Après l’invasion de l’Ukraine par la Russie en février, l’économie russe semblait destinée à plonger. Les sanctions internationales ont menacé d’étrangler l’économie, entraînant une chute de la valeur du rouble et des marchés financiers russes. Les Russes ordinaires semblaient prêts à une forme d’acceptation,  pour la privation.

Plus de huit mois après le début de la guerre, ce scénario ne semble pas s’être réalisé. En effet, certaines données suggèrent même que le contraire est vrai, et l’économie russe se porte même mieux que prévu. Le rouble s’est renforcé par rapport au dollar, et bien que le PIB russe ait notablement diminué, la contraction pourrait bien être limitée à moins de 3 % en 2022.

Source : https://www.tresor.economie.gouv.fr/Articles/2022/10/04/les-nouvelles-economiques-de-l-eurasie-du-4-octobre-2022

Source : https://www.tresor.economie.gouv.fr/Articles/2022/10/04/les-nouvelles-economiques-de-l-eurasie-du-4-octobre-2022

A regarder un peu plus précisément derrière les chiffres modérés de la contraction du PIB et de l’inflation, cependant, il devient évident que les dégâts paraissent en fait assez graves : l’économie russe se destine vers une longue période de stagnation. L’État intervenait déjà dans le secteur privé avant la guerre. Cette tendance n’a fait que s’accentuer et menace même d’étouffer davantage l’innovation et l’efficacité du marché. La seule façon de préserver la viabilité de l’économie russe ne pourrait être portée que par des réformes majeures – qui ne sont pas en vue – ou par une perturbation institutionnelle similaire à celle qui s’est produite avec la chute de l’Union soviétique.
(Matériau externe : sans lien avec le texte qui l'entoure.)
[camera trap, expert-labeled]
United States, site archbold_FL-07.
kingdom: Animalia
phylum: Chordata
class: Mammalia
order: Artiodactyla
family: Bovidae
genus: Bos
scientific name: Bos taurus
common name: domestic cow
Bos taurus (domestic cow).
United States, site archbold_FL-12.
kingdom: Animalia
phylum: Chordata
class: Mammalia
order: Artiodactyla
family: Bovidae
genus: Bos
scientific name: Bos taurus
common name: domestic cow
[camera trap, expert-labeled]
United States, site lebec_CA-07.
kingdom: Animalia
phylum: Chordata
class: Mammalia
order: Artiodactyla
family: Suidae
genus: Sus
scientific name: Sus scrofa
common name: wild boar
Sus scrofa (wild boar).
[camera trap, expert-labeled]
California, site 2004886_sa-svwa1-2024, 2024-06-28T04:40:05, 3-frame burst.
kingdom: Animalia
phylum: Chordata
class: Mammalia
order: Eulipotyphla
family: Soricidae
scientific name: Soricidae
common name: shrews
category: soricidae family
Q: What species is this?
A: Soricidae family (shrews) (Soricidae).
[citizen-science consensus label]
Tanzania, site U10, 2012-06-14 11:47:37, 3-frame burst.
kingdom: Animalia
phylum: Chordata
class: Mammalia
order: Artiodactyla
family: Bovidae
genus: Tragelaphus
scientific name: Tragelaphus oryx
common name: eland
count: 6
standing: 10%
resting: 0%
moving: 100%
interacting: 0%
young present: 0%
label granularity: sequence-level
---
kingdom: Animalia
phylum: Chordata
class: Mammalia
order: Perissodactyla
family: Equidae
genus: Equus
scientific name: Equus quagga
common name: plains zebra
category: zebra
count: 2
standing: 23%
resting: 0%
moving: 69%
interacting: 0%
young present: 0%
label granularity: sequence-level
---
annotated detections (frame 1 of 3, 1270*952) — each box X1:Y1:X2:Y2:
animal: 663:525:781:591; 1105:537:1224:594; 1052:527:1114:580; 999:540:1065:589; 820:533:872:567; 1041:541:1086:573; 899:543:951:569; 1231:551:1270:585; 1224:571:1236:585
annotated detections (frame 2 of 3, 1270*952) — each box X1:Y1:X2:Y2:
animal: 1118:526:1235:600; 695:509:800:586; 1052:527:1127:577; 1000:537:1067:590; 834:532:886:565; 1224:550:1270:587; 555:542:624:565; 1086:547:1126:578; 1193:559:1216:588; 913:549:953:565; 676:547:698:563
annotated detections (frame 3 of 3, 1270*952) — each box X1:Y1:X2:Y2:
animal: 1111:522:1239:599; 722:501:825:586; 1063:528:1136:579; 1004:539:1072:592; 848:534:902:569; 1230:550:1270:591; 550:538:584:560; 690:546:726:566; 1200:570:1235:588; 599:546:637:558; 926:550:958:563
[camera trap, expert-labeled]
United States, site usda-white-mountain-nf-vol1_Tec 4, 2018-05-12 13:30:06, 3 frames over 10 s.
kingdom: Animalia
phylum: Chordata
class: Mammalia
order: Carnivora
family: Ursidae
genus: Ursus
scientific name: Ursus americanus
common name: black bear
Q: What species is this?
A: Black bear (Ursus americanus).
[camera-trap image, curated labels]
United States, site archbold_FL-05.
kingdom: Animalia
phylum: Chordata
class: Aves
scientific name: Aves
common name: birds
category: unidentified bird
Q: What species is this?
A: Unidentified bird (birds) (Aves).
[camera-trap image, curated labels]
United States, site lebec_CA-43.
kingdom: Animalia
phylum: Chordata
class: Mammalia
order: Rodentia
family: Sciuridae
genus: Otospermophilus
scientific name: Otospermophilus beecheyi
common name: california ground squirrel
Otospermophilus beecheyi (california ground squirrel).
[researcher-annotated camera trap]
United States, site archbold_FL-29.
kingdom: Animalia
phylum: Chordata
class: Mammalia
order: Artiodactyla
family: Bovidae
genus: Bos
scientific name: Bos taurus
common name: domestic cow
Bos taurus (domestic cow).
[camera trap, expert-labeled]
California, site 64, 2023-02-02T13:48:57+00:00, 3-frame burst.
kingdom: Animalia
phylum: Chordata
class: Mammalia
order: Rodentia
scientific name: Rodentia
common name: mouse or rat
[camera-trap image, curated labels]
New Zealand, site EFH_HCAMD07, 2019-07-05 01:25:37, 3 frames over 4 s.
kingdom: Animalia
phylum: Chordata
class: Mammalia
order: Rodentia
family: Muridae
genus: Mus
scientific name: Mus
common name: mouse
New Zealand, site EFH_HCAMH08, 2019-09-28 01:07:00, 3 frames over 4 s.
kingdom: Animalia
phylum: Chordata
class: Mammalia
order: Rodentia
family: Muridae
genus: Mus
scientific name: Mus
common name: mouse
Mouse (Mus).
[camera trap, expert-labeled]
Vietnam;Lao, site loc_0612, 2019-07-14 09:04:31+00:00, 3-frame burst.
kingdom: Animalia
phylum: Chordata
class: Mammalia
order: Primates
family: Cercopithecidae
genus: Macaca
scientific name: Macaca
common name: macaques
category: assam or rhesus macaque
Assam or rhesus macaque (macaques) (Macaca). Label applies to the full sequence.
Évolution prospective du PIB russe (source : https://www.tresor.economie.gouv.fr/Articles/2022/10/04/les-nouvelles-economiques-de-l-eurasie-du-4-octobre-2022) 

La mauvaise compréhension de ce que des sanctions contre la Russie accompliraient peut s’expliquer en partie par des attentes irréalistes quant à ce que des mesures économiques peuvent faire. En termes simples, elles ne sont pas l’équivalent d’une frappe de missile. Oui, à long terme, les sanctions peuvent affaiblir l’économie et faire baisser le PIB. Mais à court terme, tout ce que l’on peut raisonnablement espérer, c’est une chute massive et tendancielle des importations russes. Il est naturel que le rouble se renforce plutôt qu’il ne s’affaiblit à mesure que la demande de dollars et d’euros chute. Et comme l’argent qui aurait été dépensé pour les importations est redirigé vers la production intérieure, le PIB devrait en fait augmenter plutôt que baisser. L’effet des sanctions sur la consommation et la qualité de vie mettant plus de temps à se diffuser dans l’économie.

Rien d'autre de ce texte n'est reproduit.